I do lot's of loblollies. Each situation is different of course, and you're getting great advice and discussion. For me the humbolt works most times to lessen the ride. Fifty to seventy degree. Now that is strictly for controlling the ride, how the top hits and what it hits are other consideratoins.


----------



## arboralliance (Aug 12, 2006)

*Spearing the head...*

Could be an option if only smaller diameter like you mentioned to spear the head down after allowing it to pivot at least 5 degree or so forward onto the hinge then follow through having made a very wide face cut , in the line of the bottom cut of the face and in turn spearing the head down but takes a lot of practice and can be deadly if not done right but certainly an option for confined space whippy heads n poles, more rigging can be used to hold it just above the ground once it heads south...Have done thousands like this as a utlity climber in close proximity not to mention other areas...Practice spear cutting branches and small saplings...


----------



## clearance (Aug 12, 2006)

Why go for a ride, read my earlier post. Spear cutting, we call it fast cutting, I like it, takes a bit of practice to get right.


----------



## Fireaxman (Aug 13, 2006)

arboralliance said:


> ... Be very warry of any boring insect damage in the base also, this sounds suspect and very dangerous...

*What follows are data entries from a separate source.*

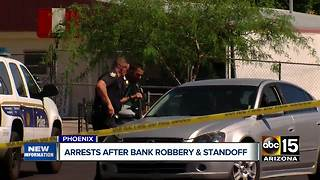 Two bank robbery suspects in custody after hours-long standoff in Phoenix - Video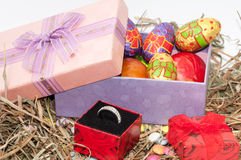 Easter chocolate and chicken eggs in pink box in the nest with g Royalty Free Stock Image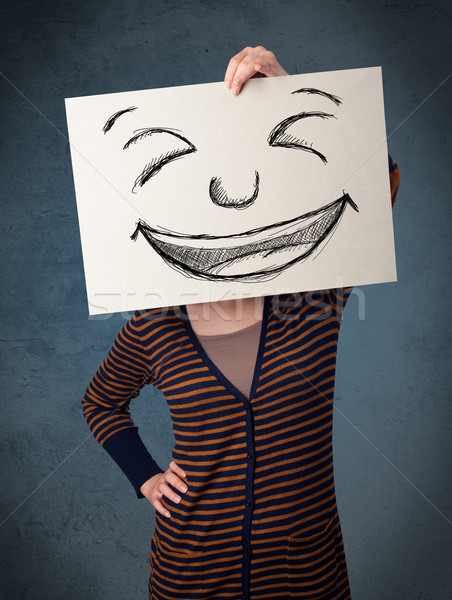 Woman with drawed smiley face on a paper in front of her head Stock photo © ra2studio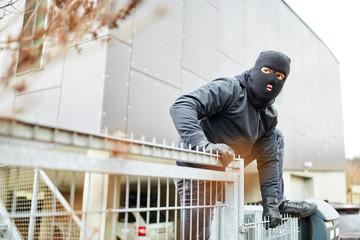 Einbrecher steigt über Zaun von Industrie Firma - fototapety na wymiar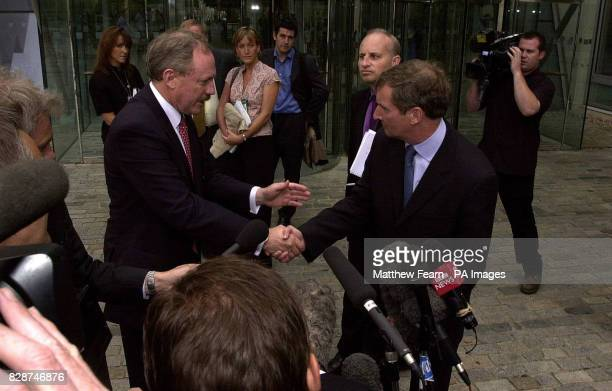 British Airways Chief Executive Rod Eddington shakes hands with Amicus trade union boss Paul Talbot after speaking to the media outside British...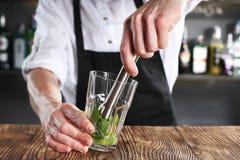 Bartender προετοιμάζει ένα κοκτέιλ χρησιμοποιώντας το madler στοκ εικόνα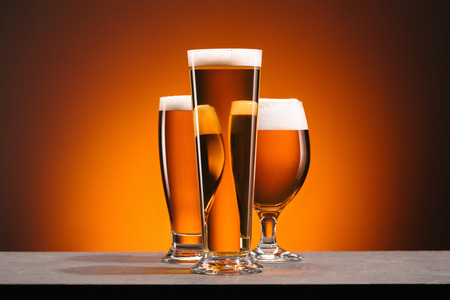 close up view of arrangement of glasses of beer on orange backdrop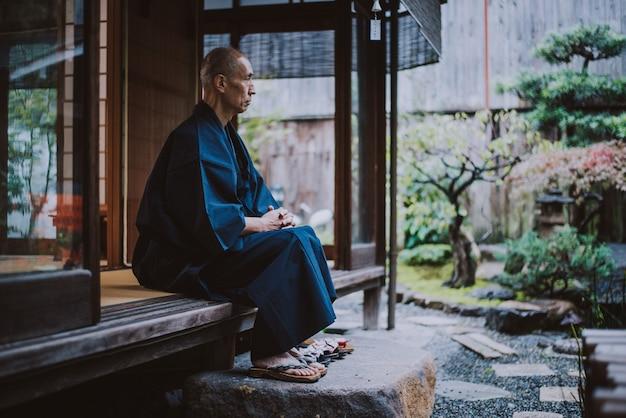 彼の庭で瞑想する日本人男性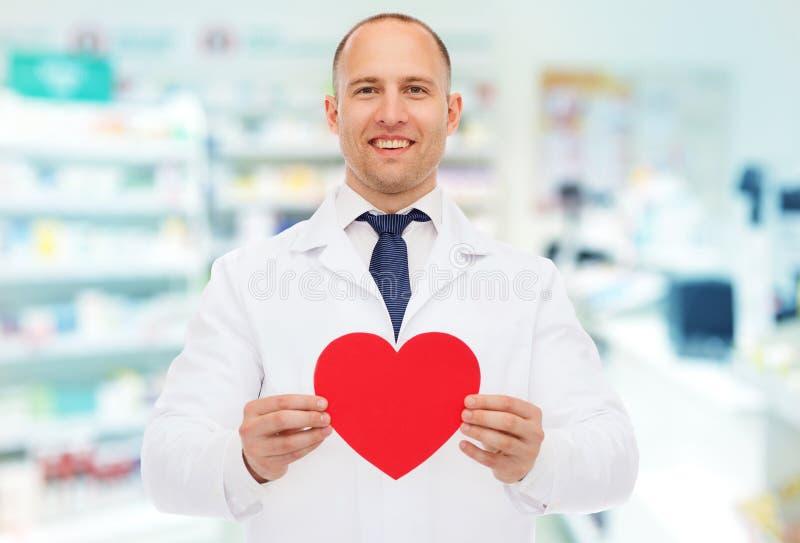 Pharmacien masculin avec le coeur à la pharmacie photographie stock libre de droits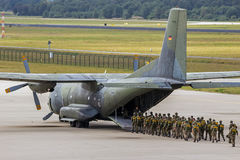 Paratroopers entering plane Stock Images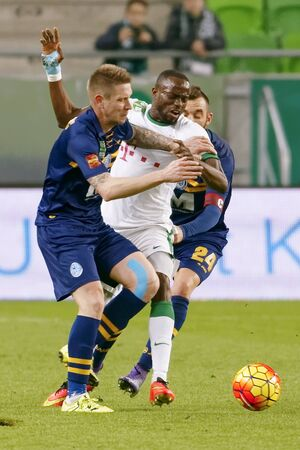 BUDAPEST, HUNGARY - MARCH 12, 2016: Roland Lamah of Ferencvaros (m) is fouled by Stipe Bacelic-Grgic (l) and Attila Fiola of Puskas during Ferencvaros - Puskas Akademia OTP Bank League football match at Groupama Arena. Editorial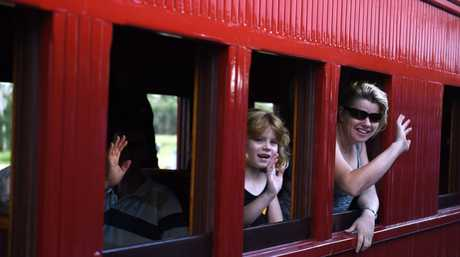 Passengers on the steam train wave to people on the platform as it arrives at Maryborough West station.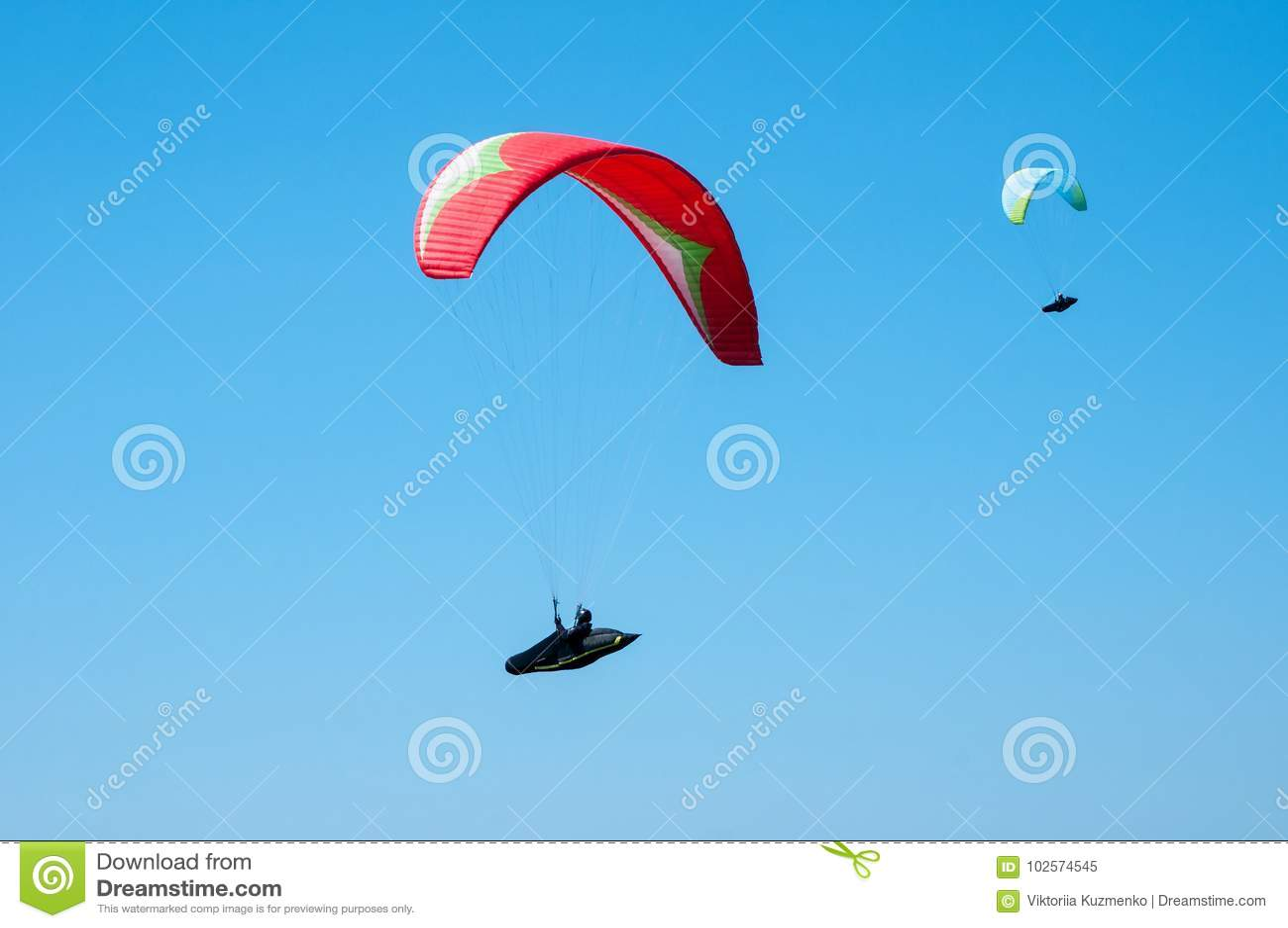 Dois paragliders que voam no céu azul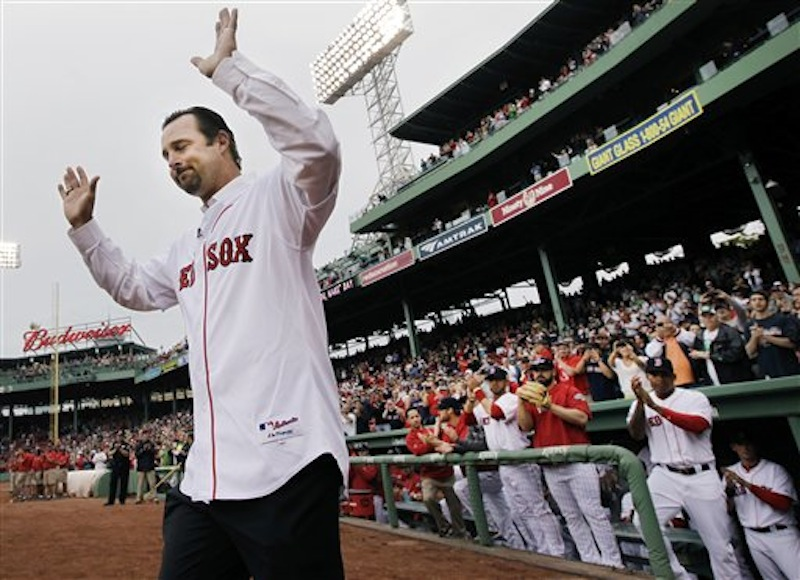 Newly retired Boston Red Sox pitcher Tim Wakefield reacts as he is introduced during a ceremony to honor his career prior to a baseball game against the Seattle Mariners at Fenway Park in Boston, Tuesday, May 15, 2012. (AP Photo/Elise Amendola)
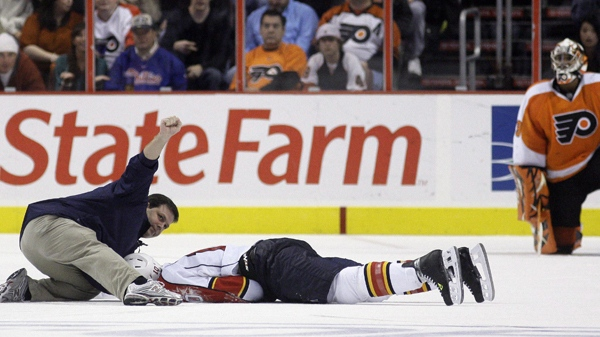 A person signals to the bench after checking on Florida Panthers forward David Booth, who was injured in the second period of an NHL hockey game against the Philadelphia Flyers, Saturday, Oct. 24, 2009. Booth suffered a concussion after a blindside head shot. (AP / Matt Slocum)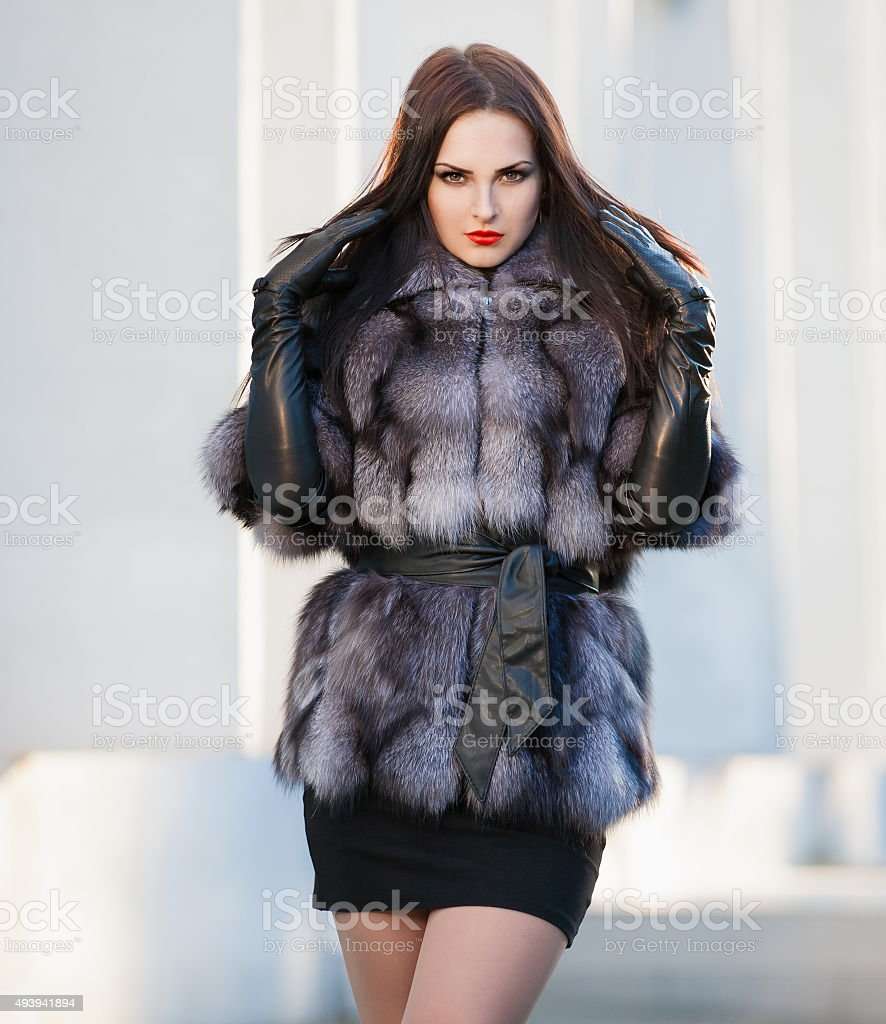 Black leather gloves with fur - Woman Fur Coat And Black Leather Gloves Royalty Free Stock Photo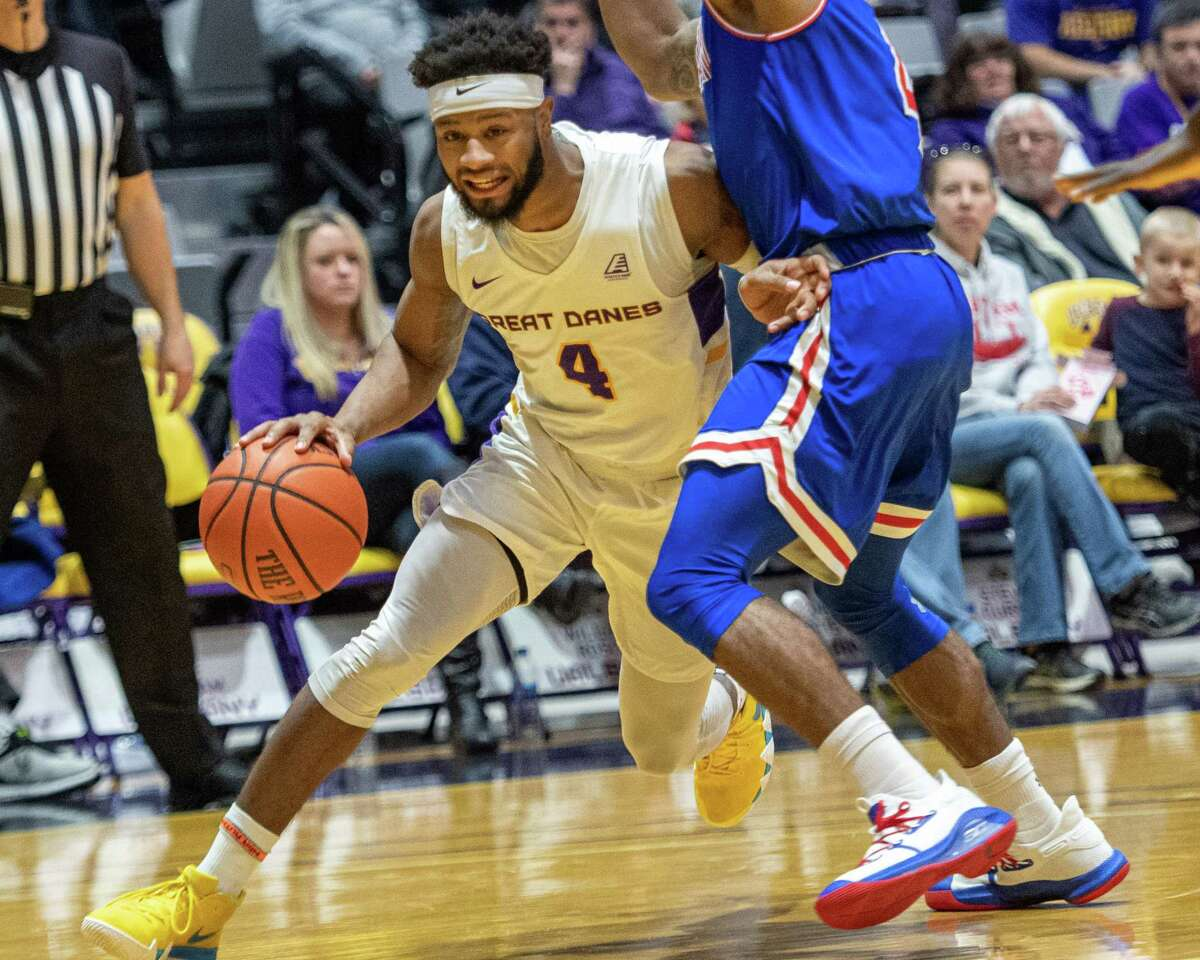 UAlbany guard Ahmad Clark drives by an American University defender at the SEFCU Arena in Albany, New York on Saturday, Nov. 30, 2019 (Jim Franco/Special to the Times Union.)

The IPS, Pine Bark, and Black Turpentine Beetles are cambium destroying insects only. They do not enter the sapwood. As long as I get on them quick, while the bark is still tight and before the sawyer beetles get started, the wood is strong and safe.




arboralliance said:


> I am also assuming you had a pull rope on that head in case of wind change etc, etc?



I did not have a pull rope on this one, only because it had so much lean it was fully committed before I ever started a saw. And I WISH I had a breeze, in this 95 degree heat and 95% relative hunidity. But thanks for the caution; on every other top I have ever done I used the pull rope. 

Only once did I let a groundie pull on it TOO hard, TOO soon, that lesson was pretty obvious. Yes, this is the second time I have been kicked out of the tree.

The tie back suggestions sounds excellent. Can do. In fact, I can get a pretty serious bind on it with the Griphoist, enough that any kickbak from the top (as Spidey warned me) would be insignificant. Any danger of too much pull? That would also streighten up the spar for me, and give my spurs a better grip, and bring the COG of the top back to a less drastic overbalence. 

I'm sure gonna do the "Triangle Cut", Clearance. Excellent suggestion.

Special thanks for the film, Ekka; thankfully my ride was not That Bad. Makes me feel a little less ignorant though, and not so much like the Lone Ranger.

I'm with you on small tops, TreeCo. Until I get the hang of this I'm not taking off anything I can't fight off. Seems like I saw that advice in a previous post somewhere. Might have been one of yours. Ekka's film is a good (and very timely) reminder of how much can go wrong.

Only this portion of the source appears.